# Anfim On demand Grinder...



## LeeWardle (Nov 16, 2008)

Anfim on Demand grinder - http://www.anfim.co.uk/html/why_on_demand_.html

Anfim have have been around for quite a while and well known for thier quality of grind. Now the guys at anfim have produced a range of on-demand grinders.

I have one of these in the training room and I have to say that I'm very impressed. The quality of the grind is far better than the mazzer creating amazing extraction results. It's fast too, not quite as fast as the official spec for a fine grind (a throw of 16g takes 9secs) but still, compared with setting up a doser-grinder with 2 fresh shots is still fast! The grinding adjustment isn't micrometrical, but the notch's are small enough for it not to be a problem.

The styling is much beter in the flesh than in the photographs, it would seem that it's not very photogenic!

With an RRP of just £580.00, (nearly £500 cheaper than the flagship Mahlkonig) this really is a grinder to give some serious thought to.

Regards

Lee


----------



## Urbanespresso (Aug 31, 2008)

Hi Lee,

It was good reading about your review of the Anfim on demand grinders, as I've seen them around for a while and I ventured onto their stand at an exhibition in Trieste last week but have no direct experience of them.

As a roaster I've been a die hard fan of the Mahlkonig K30 in recent years since they came on the UK scene, and have been using them along with the Mazzer Majors for as long as I can remember but I will give the Anfim a go and let you know how I get on.

Keep up the good work.

Dom.


----------



## AlexV (Aug 10, 2008)

Where do you work Lee?


----------



## James Hoffmann (Jul 24, 2008)

I have to say that while I am still a big Anfim fan - I don't really like the grind on demand.

The timing function on it has too wide an adjustment, it clumps horribly and it is oddly slow.

Maybe the doser ones just feel faster as you don't have to stand over them the whole time they are grinding, and I prefer the digital timers we are putting into them over the weird blinky one they come with.

- [Prompt A]:
From the Anfim grinder thread, reproduce verbatim the passage from "## LeeWardle (Nov" up to and including "of on-demand grinders.".
- [Prompt B]:
Write the next part of the forum thread about the Anfim on-demand grinder, picking up after its final sentence.
The records have nothing to do with the Anfim grinder thread.

- [Dataset content]:
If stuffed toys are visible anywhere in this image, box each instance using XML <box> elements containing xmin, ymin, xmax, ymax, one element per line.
...
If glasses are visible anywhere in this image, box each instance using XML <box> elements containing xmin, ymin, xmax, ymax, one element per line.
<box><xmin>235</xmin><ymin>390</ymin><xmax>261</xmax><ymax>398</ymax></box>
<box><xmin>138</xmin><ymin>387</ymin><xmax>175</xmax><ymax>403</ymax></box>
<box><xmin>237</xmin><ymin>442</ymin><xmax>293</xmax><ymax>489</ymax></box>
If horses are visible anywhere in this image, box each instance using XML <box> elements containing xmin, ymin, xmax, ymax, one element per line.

- [Answer A]:
## LeeWardle (Nov 16, 2008)

Anfim on Demand grinder - http://www.anfim.co.uk/html/why_on_demand_.html

Anfim have have been around for quite a while and well known for thier quality of grind. Now the guys at anfim have produced a range of on-demand grinders.

- [Answer B]:
I still love my Titanium Super Caimano though!


----------



## AlexV (Aug 10, 2008)

I totally agree James. I also wish that Anfim would make them stepless, Im for ever changing between two steps. Grind on demand is a great idea, but I am yet to use a grinder that didn't clump.


----------



## LeeWardle (Nov 16, 2008)

You're both spot on with the clumping! The main downside I found is that when changing the grind you have to adjust the timer to make sure that you're gettin the correct dosage.

It FEELS slow when you're standing watching the thing, and indeed when compared to how quickly you would dose from a running grinder is slower. but compared with setting up a 14-16g dose (not free dosing) it is quicker.

Swings and roundabouts really!

Lee


----------



## sharpjd (Nov 21, 2008)

Have to say the combination of the stepped grind changes and large timer increments made this Anfim pretty much unuseable for me. Add to that the clumping and this is a grinder I would personally suggest avoiding.

Regular Anfims however...if Anfim would just sort a few small problems I would love them even more than I already do.


----------



## LeeWardle (Nov 16, 2008)

The Timer increments are in .25 of a second - Thats pretty small!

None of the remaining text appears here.